* EXERCISE OBJECTIVE *
First find the line with "Миколаївська церква (дер.)", then reproduce it and all following lines of the data to the end, exactly and with no pictures, adding nothing.

* DATA SECTION *
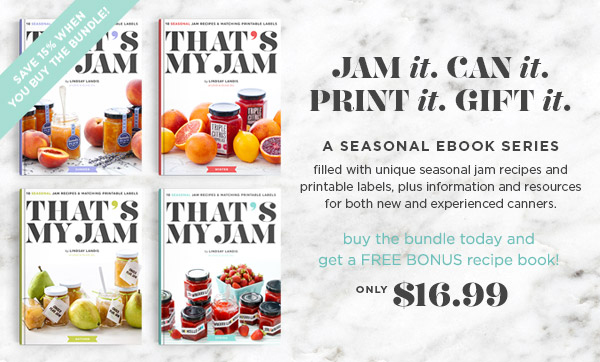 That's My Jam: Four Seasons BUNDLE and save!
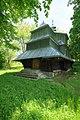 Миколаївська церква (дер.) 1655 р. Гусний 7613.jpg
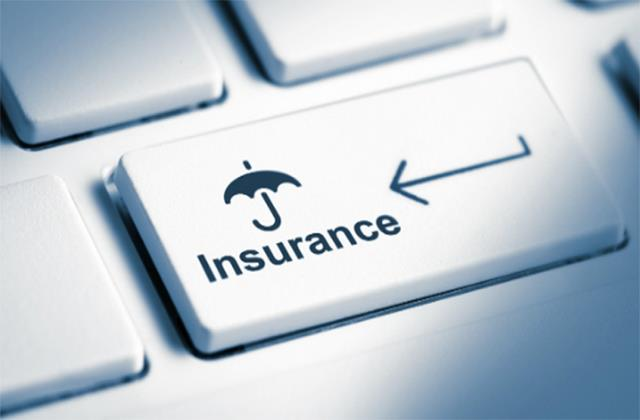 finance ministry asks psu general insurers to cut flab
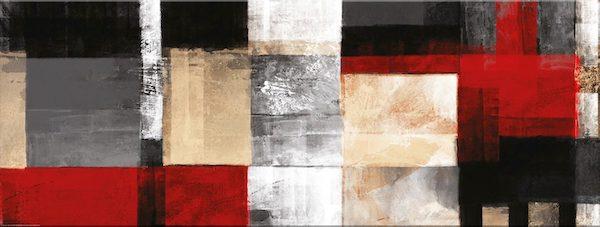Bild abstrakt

* FINISHED TASK *
 Миколаївська церква (дер.) 1655 р. Гусний 7613.jpg
 finance ministry asks psu general insurers to cut flab
Bild abstrakt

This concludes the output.